Those days are gone when an attacker needed physical access to your Smartphone device in order to compromise it. The normal method to infect an Android device is to trick the phone’s owner to install a malicious app, or fool them into clicking on a link that points to a webpage that exploits a vulnerability and silently installs malware onto the device.
Joshua Drake, a security firm with Zimperium, has found a serious vulnerability that breaks all the barrier, and requires no interaction at all by the user. In fact, the vulnerability could allow a hacker to infect your mobile phone, while you’re fast asleep.

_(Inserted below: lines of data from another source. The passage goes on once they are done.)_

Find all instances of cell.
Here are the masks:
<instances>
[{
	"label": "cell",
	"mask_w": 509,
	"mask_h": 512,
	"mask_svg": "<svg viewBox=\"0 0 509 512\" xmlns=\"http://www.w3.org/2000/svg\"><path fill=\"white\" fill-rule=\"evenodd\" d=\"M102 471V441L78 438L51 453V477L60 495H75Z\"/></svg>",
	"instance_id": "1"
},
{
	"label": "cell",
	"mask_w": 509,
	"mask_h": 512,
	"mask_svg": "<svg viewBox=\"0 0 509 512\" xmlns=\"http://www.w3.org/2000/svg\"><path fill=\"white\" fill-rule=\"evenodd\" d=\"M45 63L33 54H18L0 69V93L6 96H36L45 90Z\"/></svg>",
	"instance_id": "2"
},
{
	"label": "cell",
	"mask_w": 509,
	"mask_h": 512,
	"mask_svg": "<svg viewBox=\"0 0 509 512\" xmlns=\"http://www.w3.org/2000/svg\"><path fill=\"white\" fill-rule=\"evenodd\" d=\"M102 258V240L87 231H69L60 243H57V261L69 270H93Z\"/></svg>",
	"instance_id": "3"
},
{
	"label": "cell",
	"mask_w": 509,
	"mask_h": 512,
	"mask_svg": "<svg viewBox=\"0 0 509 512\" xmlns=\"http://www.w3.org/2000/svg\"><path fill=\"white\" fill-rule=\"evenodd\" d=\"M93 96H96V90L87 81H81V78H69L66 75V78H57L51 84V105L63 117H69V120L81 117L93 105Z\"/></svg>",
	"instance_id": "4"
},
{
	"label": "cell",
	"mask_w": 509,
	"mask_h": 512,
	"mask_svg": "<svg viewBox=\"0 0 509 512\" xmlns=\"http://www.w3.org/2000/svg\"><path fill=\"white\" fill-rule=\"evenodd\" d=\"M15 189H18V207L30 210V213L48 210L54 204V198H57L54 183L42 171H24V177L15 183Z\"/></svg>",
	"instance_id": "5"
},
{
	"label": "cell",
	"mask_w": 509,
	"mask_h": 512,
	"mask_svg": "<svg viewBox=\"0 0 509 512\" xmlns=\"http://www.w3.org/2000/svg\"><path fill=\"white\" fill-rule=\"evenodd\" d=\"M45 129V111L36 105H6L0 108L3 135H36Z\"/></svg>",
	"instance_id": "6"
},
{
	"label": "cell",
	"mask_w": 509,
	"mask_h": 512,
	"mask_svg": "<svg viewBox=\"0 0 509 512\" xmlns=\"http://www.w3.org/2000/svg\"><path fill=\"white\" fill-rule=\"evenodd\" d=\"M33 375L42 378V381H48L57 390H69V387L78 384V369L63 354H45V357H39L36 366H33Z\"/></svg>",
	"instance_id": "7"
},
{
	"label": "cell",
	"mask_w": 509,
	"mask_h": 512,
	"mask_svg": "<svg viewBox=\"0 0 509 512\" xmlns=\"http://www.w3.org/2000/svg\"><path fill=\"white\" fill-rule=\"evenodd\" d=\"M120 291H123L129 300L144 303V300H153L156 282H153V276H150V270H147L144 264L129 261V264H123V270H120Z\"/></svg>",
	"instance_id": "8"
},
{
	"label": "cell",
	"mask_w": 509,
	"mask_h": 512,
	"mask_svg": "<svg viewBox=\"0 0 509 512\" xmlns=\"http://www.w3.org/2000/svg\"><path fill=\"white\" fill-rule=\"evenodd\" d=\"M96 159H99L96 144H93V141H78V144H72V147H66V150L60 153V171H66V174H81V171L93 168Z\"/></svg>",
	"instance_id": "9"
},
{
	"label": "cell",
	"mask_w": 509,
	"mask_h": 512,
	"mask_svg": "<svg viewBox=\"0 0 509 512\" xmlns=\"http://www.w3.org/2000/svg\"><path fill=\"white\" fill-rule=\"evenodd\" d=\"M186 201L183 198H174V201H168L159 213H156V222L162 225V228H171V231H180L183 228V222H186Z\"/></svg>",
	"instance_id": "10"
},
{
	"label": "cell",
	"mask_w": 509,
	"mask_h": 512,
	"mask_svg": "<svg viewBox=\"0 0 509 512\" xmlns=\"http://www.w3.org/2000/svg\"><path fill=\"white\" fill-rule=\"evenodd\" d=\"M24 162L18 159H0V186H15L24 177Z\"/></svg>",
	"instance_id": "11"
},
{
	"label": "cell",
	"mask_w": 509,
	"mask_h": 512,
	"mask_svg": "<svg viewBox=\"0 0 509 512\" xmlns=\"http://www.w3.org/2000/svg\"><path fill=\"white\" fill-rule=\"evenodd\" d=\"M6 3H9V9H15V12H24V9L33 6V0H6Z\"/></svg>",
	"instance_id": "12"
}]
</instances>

The researcher have found that 95% of Android devices running version 2.2 to 5.1 of operating system, which includes Lollipop and KitKat, are vulnerable to a security bug, affecting more than 950 Million Android smartphones and tablets.
Actually Drake has uncovered a way of breaking into an Android user’s phone, and hijacking control of it, just by sending a MMS message with a maliciously-crafted movie file. Once in place, the malware could secretly steal information and spy on your conversations without your knowledge.
Most vulnerable, according to Zimperium’s report, are versions of Android prior to Jelly Bean (version 4.1) which account for something like 11% of the Android population.
The weak point of Android being exploited is “Stagefright”, a code library used to process popular media formats.
A fully weaponized successful attack could even delete the message before you see it. You will only see the notification. These vulnerabilities are extremely dangerous because they do not require that the victim take any action to be exploited. Unlike spear-phishing, where the victim needs to open a PDF file or a link sent by the attacker, this vulnerability can be triggered while you sleep. Before you wake up, the attacker will remove any signs of the device being compromised and you will continue your day as usual—with a trojaned phone.
Android users who still use older versions need to worry about the vulnerability as there will be no fix for them as those versions are no longer supported by google, opening doors for hackers to perform Stagefright attack.
These vulnerabilities are extremely dangerous because they do not require that the victim take any action to be exploited,” reads the Zimperium blog post published Monday.
Unlike spear-phishing, where the victim needs to open a PDF file or a link sent by the attacker, this vulnerability can be triggered while you sleep. Before you wake up, the attacker will remove any signs of the device being compromised, and you will continue your day as usual—with a trojaned phone.
Stagefright: Scary Code in the Heart of Android
Drake will present his full findings, including six additional attack techniques to exploit the vulnerability, at Black Hat security conference in Las Vegas on on August 5 and DEF CON 23 on August 7, where he is scheduled to deliver a talk titled, Stagefright: Scary Code in the Heart of Android.